Updated: Supervalu Execs Say Opportunities Don’t End With Unified Deal

Mark Gross

Mark Gross

Supervalu is acquiring California-based Unified Grocers in a transaction valued at approximately $375 million. Supervalu also will assume and pay off Unified Grocers’ net debt, estimated to be $261 million as of April 1. The deal also includes the in-cash purchase of all outstanding stock from Unified Grocers’ members, who today own the cooperative, for $114 million. When the transaction is complete, Unified Grocers will be a wholly-owned subsidiary of Supervalu. Retailer customers will have a traditional wholesaler/distributor relationship with Supervalu.

The transaction was unanimously approved by each company’s board of directors, and is subject to approval by Unified’s shareholders as well as other customary closing conditions.

Money garnered from its sale of Save-A-Lot late last year aided Supervalu’s decision to acquire Unified Grocers. Bruce Besanko, Supervalu EVP, COO and CFO, said the company still will have the “financial flexibility” for more deals such as this one after the Unified transaction closes this summer.

“Our priorities on cash are unchanged,” Besanko said during a conference call Tuesday. “They continue to be grow the business, pay down debt and fund the pension obligations, in no particular order.”

Mark Gross, president and CEO of Supervalu, agreed that more opportunities will present themselves.

“For the past year, we’ve been articulating a picture of opportunities to grow the wholesale business,” Gross said. “It exactly fits with this deal that this ever-growing competitiveness will drive smaller distributors and regional self-distributing retailers to take a hard look at their cost structure and what they do best, and come to the conclusion on the retail side that they should really focus on being merchants. That gives an opportunity for us to add business, including M&A opportunities.

“And I think this is the beginning of our ability to accelerate the growth of our wholesale business, which we began last year,” Gross added.

Changes coming to California

Together, Supervalu and Commerce-based Unified operate 24 distribution centers supplying customers in 46 states and serve a combined customer base of 3,000-plus stores.

Gross also said that Unified’s warehouse assets are “good for what they are doing today, but I think they can be improved upon.” Supervalu will likely “reorganize” the way some products flow through the Los Angeles and Bay Area warehouses, he said.

“In the Pacific Northwest, we’ve highlighted that there’s an opportunity between all three distribution centers,” Gross said.

Unified has full line distribution centers in Stockton, California; Milwaukie, Oregon; and Seattle, Washington.

The two grocery wholesale organizations had combined sales of approximately $16 billion in 2016.

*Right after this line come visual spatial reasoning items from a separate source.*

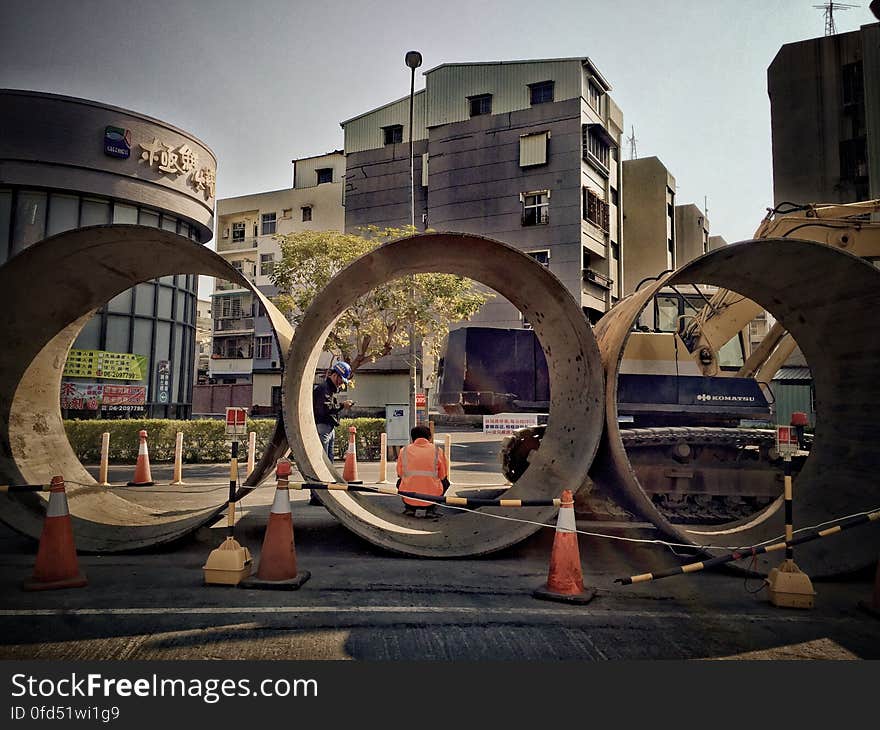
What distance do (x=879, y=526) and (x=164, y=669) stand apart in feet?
21.1

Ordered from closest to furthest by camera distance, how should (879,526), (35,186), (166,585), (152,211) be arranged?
(166,585) → (879,526) → (35,186) → (152,211)

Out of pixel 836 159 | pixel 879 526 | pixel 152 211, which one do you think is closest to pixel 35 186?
pixel 152 211

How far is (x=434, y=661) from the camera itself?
3645 mm

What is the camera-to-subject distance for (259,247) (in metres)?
48.3

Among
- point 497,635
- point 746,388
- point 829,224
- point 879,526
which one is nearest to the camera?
point 497,635

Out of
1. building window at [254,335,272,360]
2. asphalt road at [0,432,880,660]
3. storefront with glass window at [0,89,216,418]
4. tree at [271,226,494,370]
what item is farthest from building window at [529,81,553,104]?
asphalt road at [0,432,880,660]

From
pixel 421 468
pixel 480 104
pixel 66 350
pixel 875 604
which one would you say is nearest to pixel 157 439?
pixel 66 350

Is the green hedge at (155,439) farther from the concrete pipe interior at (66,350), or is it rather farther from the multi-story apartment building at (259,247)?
the multi-story apartment building at (259,247)

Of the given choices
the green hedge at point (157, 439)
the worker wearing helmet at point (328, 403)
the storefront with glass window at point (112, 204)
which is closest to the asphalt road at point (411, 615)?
the worker wearing helmet at point (328, 403)

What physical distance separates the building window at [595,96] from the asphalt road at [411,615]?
32807 millimetres

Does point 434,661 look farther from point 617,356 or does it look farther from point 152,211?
point 152,211

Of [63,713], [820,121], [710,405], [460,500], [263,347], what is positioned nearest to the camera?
[63,713]

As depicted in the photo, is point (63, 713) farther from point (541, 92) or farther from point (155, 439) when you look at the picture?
point (541, 92)

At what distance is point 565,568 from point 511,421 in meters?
5.04
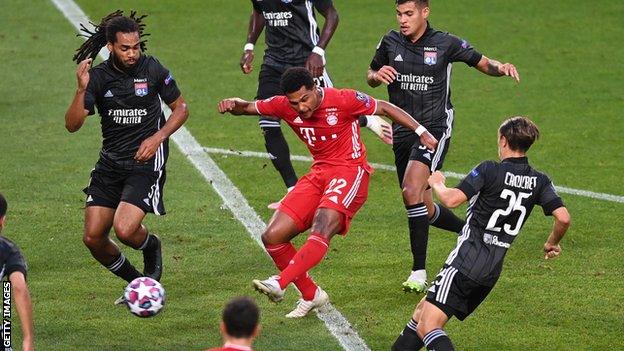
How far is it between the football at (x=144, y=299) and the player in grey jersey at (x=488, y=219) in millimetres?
2132

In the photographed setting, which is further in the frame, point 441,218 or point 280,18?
point 280,18

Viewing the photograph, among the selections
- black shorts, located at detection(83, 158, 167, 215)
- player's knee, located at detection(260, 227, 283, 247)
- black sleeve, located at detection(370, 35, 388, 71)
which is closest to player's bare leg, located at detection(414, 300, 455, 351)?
player's knee, located at detection(260, 227, 283, 247)

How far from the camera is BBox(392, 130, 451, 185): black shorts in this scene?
39.9ft

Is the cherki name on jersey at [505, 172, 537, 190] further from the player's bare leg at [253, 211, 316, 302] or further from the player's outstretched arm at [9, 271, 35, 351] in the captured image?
the player's outstretched arm at [9, 271, 35, 351]

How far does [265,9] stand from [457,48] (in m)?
3.14

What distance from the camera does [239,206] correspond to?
48.4 ft

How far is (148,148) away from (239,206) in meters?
3.70

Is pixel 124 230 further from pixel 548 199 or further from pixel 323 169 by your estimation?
pixel 548 199

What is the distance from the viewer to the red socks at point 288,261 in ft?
35.6

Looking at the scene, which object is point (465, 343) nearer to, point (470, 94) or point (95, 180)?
point (95, 180)

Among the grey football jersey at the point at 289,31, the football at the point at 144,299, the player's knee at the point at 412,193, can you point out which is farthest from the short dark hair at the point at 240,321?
the grey football jersey at the point at 289,31

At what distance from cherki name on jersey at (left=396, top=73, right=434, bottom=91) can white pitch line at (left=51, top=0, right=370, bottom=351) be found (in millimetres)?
2275

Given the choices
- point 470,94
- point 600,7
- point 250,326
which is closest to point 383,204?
point 470,94

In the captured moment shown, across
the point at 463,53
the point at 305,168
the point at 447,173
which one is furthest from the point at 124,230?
the point at 447,173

The acquisition also would yield the potential expansion of Unified’s Market Centre division, a specialty and ethnic products business, to more independent grocers.

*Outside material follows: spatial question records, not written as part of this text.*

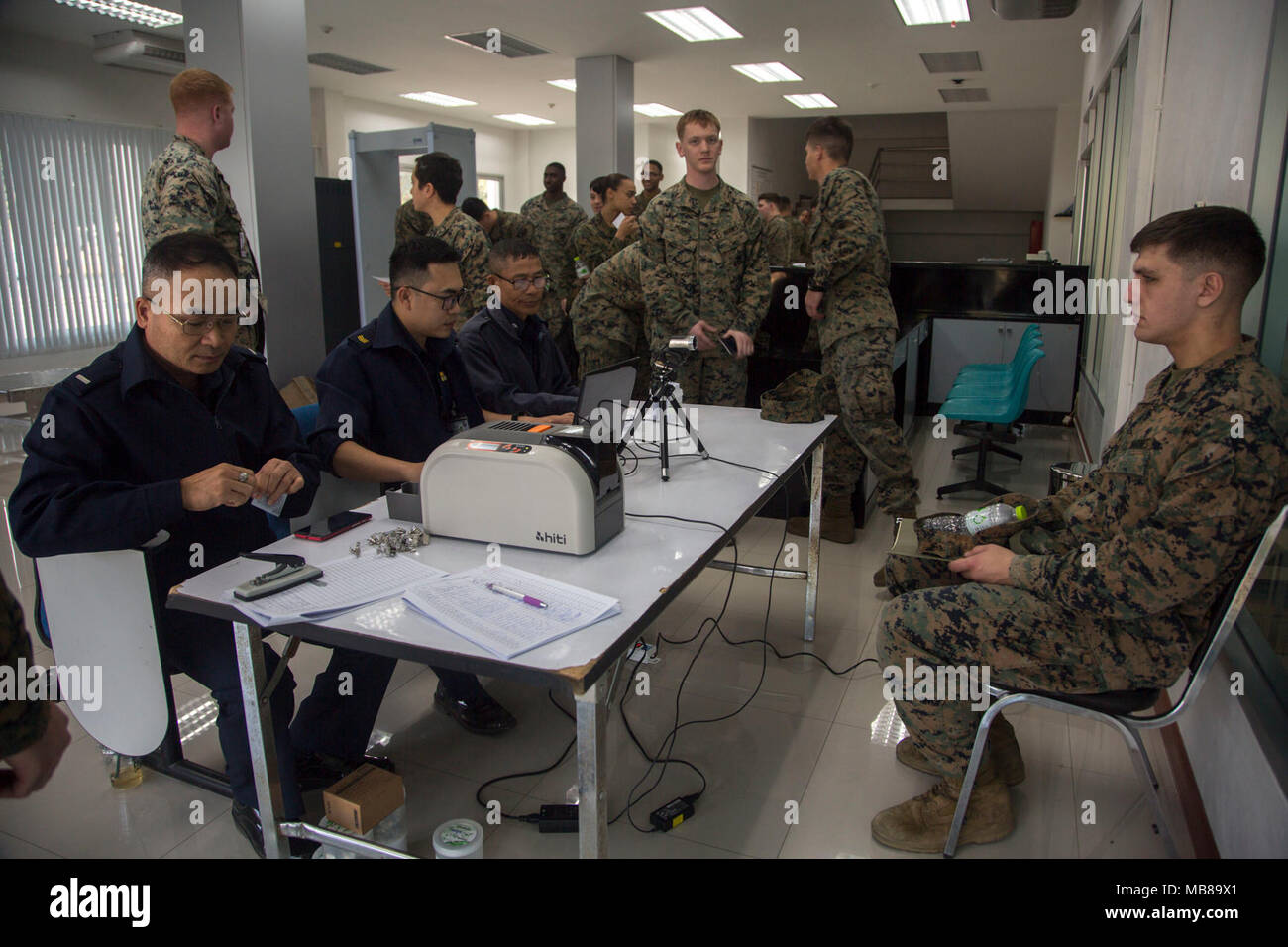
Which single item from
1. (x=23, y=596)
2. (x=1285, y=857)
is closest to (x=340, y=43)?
(x=23, y=596)

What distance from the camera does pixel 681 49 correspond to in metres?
7.73

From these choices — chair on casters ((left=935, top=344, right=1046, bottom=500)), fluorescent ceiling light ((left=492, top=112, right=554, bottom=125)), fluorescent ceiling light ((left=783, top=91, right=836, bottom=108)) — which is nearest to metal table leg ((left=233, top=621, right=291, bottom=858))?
chair on casters ((left=935, top=344, right=1046, bottom=500))

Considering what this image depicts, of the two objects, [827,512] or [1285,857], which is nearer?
[1285,857]

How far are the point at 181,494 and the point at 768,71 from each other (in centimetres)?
848

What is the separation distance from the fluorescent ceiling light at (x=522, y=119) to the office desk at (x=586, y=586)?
10830 mm

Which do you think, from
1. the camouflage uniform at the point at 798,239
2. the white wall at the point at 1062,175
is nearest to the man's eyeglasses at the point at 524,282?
the camouflage uniform at the point at 798,239

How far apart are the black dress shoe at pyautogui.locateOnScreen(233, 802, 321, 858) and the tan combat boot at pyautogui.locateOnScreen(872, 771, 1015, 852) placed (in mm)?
1235

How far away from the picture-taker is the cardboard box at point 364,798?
1764mm

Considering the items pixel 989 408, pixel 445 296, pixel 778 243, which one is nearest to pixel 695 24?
pixel 778 243

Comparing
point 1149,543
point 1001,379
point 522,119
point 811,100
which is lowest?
point 1001,379

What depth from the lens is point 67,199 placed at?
7.34m

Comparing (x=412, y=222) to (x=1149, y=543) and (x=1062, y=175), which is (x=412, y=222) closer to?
(x=1149, y=543)

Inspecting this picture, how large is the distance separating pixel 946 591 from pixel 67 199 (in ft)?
27.0
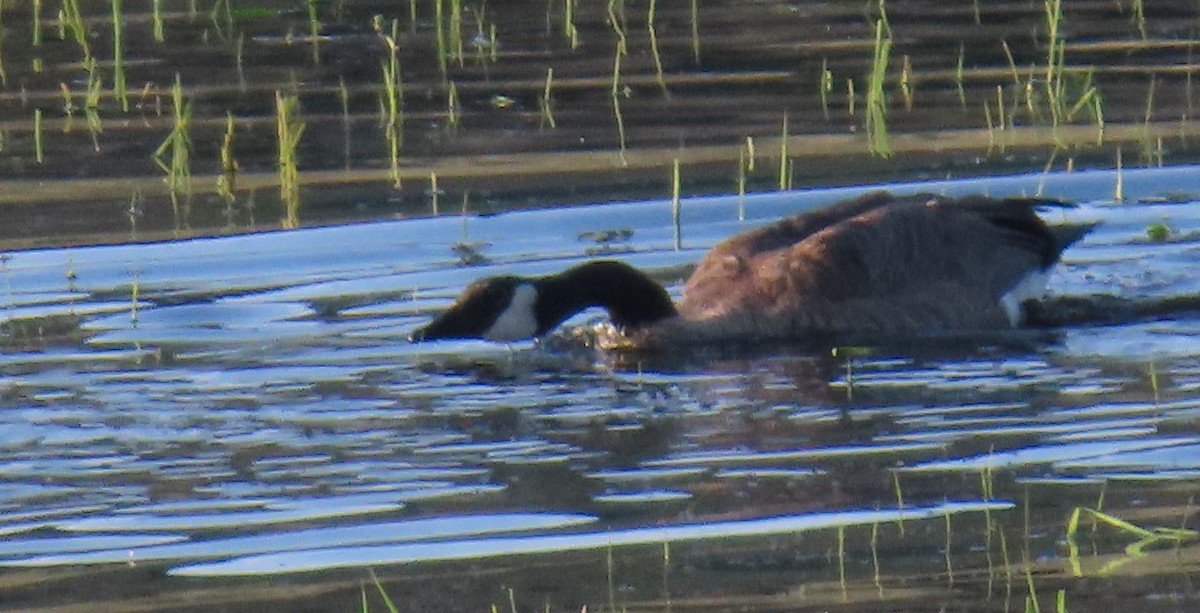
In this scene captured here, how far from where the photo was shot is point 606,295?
34.8ft

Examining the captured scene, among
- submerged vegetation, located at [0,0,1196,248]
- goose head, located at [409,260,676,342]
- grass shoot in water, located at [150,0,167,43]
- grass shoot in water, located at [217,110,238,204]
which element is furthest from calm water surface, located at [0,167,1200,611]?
grass shoot in water, located at [150,0,167,43]

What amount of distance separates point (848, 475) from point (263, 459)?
6.11ft

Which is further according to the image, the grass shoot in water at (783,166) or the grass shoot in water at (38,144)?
the grass shoot in water at (38,144)

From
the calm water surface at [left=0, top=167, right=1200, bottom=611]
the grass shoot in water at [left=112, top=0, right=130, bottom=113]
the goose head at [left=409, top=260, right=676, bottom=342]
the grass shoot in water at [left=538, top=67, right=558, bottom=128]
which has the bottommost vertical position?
the calm water surface at [left=0, top=167, right=1200, bottom=611]

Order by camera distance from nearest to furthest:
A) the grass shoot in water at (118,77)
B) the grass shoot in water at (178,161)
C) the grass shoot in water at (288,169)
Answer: the grass shoot in water at (288,169) → the grass shoot in water at (178,161) → the grass shoot in water at (118,77)

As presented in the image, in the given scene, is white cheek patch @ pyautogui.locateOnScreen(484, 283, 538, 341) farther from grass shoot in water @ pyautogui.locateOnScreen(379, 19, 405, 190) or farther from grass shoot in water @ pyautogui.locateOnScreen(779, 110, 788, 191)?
grass shoot in water @ pyautogui.locateOnScreen(379, 19, 405, 190)

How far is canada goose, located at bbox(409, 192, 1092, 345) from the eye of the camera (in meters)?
10.5

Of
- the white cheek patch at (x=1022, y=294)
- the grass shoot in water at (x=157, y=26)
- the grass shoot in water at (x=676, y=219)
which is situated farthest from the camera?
the grass shoot in water at (x=157, y=26)

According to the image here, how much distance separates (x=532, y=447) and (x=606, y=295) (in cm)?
255

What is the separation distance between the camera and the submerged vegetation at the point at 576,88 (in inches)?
543

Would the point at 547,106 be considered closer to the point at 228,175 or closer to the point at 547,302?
the point at 228,175

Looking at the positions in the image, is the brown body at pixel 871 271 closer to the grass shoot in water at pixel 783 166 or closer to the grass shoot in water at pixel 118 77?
the grass shoot in water at pixel 783 166

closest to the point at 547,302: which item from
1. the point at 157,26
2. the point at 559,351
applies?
the point at 559,351

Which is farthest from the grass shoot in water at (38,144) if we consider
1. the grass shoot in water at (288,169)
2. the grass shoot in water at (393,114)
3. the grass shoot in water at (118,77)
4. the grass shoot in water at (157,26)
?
the grass shoot in water at (157,26)
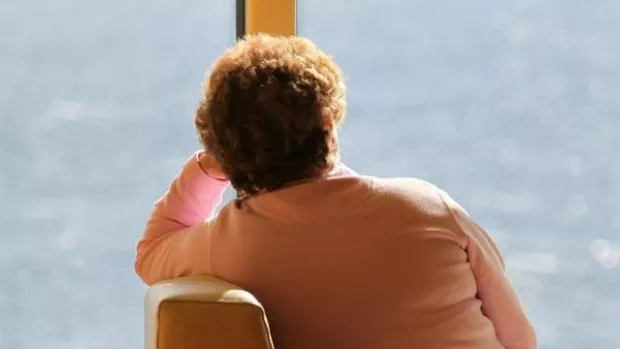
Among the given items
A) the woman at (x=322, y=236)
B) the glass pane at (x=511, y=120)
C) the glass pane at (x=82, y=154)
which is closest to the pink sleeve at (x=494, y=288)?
the woman at (x=322, y=236)

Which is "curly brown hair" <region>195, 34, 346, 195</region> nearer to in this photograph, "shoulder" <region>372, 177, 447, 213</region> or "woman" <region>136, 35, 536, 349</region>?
"woman" <region>136, 35, 536, 349</region>

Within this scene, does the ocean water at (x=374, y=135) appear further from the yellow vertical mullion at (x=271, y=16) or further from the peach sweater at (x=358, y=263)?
the peach sweater at (x=358, y=263)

Following the completion of the transaction, Supervalu, with its headquarters in Eden Prairie, Minnesota, will maintain a visible presence in Commerce, as well as on the West Coast, including management and employees of the combined company.

Supervalu expects to incur transition and integration costs of up to $60 million within the first two years following the completion of the transaction. By the end of the third year following the completion of the transaction, the combined business will achieve a run rate of at least $60 million in cost synergies derived in part from consolidation of some back office functions.

The transaction is expected to be accretive to earnings per share, excluding the transition and integration costs, as well as potential purchase accounting adjustments, in the first full fiscal year following closing that begins Feb. 25, 2018.